▶ [What this exercise asks]
1 > Please answer these questions using the Codeforces Round 723 announcement, labeling each answer (a), (b) or (c).
(a) How much time is given, and how many questions must be solved?
(b) Below what rating is the round rated?
(c) Who is thanked for the Codeforces and Polygon platforms?
2 > For each statement, say yes or no depending on whether it agrees with the Codeforces Round 723 announcement, and quote the words that decide it.
(a) The round is rated for participants from the first division.
(b) One of the problems is interactive.
(c) The editorial has been released.

▶ [Selected extract]
_ _ _

Hello again Codeforces!
errorgorn, oolimry and iLoveIOI are glad to invite you to participate in Codeforces Round 723 (Div. 2) which will be held at 28.05.2021 17:05 (Московское время). The round will be rated for the participants with a rating lower than 2100. Participants from the first division are also welcomed to take part in the competition but it will be unrated for them.
You will be given 2 hours and 30 minutes to solve 6 questions. One of the puzzles is interactive, please read the guide of interactive problems before the contest.
We would like to thank:
- Our lord and saviour antontrygubO_o for amazing coordination and rejecting our poopoo tasks
- dantoh and tqbfjotld for roasting our enigmas and testing them before they were prepared
- our many testers balbit, kshitij_sodani, Monogon, T1duS, icypiggy,user14767553, maomao90, hbarp, wxhtzdy, Jellyman102, ETK. and jamessngg for bricking on bamboozlers and destroying our testcases
- MikeMirzayanov for Codeforces and Polygon platforms
We hope you find the bugaboos interesting and fun! Wish you high rating!
Here is scoring distribution because you guys deserve it <3
- 500 — 1000 — (750+1000) — 2250 — 2500 — 3500
Btw, remember to downvote all testers who writes stupid comments to beg for likes.
UPD: editorial released
stupid comments to beg for likes
As a participant of the testing contest, sir antontrygubO_o has barred us to post "as a tester" comments. So following his order, Enjoy another consecutive contest under lord Anton ! The authors did a great job with the problems ! Wish you high rating. !
True, as a participant of the testing contest, I will not be writing 'as a tester' comments since Anton sir told us not to.
'Btw, remember to downvote all testers who writes stupid comments to beg for likes.'
The testers right now:
How can we forget this torture to us :/
Smart comment
Jokes apart, the problems are really nice and errorgorn sir doesn't like long problem statements so it's going to be a nice contest.
I guess the statements are so short that the author decided to call them questions.
Is it ok for non-testers to ask for upvotes?
Yes ofcourse. You have mine :)
I've never seen a man work so hard for contribution++
civil war
Unfortunately, T1duS is done with his quota of comments on this blog, and now is crying in front of us all others on testers grp that he can't reply to you.
This is how a champion works bro:
Tune in on 6th June to learn more!
https://www.youtube.com/watch?v=FTcgA2eQ1XE
ngl, when I read "give me some ideas", I thoughts its a shot from a telegram cheating grp lol. But apart from jokes, yeah, he is :orz:
The last round had very nice problems!! Expecting even more nicer problems this time!!
Glad to hear that you liked the tasks,
If you are mad at anyone, you should be mad at me or the other setters. As a coordinator Anton did the best he could/was humanly possible.

_ _ _

▶ [Supplied data]
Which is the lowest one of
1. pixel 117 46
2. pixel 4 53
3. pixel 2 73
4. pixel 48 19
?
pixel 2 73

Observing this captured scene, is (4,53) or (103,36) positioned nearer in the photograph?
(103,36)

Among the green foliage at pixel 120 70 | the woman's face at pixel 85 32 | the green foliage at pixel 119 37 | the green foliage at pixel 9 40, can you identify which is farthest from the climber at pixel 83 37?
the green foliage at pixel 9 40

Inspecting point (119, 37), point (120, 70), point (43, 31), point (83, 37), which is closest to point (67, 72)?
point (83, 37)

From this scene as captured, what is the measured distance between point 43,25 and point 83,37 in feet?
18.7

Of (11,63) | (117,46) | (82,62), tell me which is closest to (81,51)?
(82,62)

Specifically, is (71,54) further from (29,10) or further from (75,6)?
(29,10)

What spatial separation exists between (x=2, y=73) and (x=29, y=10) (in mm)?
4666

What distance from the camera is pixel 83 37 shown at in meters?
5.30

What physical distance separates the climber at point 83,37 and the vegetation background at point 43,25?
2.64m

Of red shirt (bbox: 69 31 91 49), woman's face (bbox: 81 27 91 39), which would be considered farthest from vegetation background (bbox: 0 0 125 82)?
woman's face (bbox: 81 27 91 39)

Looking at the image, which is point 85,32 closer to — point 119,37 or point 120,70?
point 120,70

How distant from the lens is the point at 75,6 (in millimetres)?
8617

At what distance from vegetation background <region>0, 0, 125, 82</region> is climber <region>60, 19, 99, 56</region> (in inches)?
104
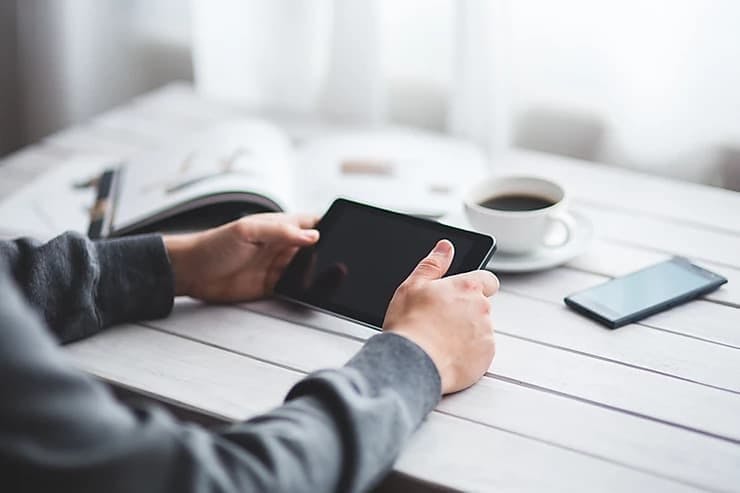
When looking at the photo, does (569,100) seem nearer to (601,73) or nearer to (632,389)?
(601,73)

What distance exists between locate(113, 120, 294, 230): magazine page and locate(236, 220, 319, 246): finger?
82 mm

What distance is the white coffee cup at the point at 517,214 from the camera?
0.99 metres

_ _ _

▶ [Answers below]
1 >
(a) 2 hours and 30 minutes, to solve 6 questions.
(b) Lower than 2100.
(c) MikeMirzayanov.

2 >
(a) No: "Participants from the first division are also welcomed to take part in the competition but it will be unrated for them."
(b) Yes: "One of the puzzles is interactive"
(c) Yes: "UPD: editorial released"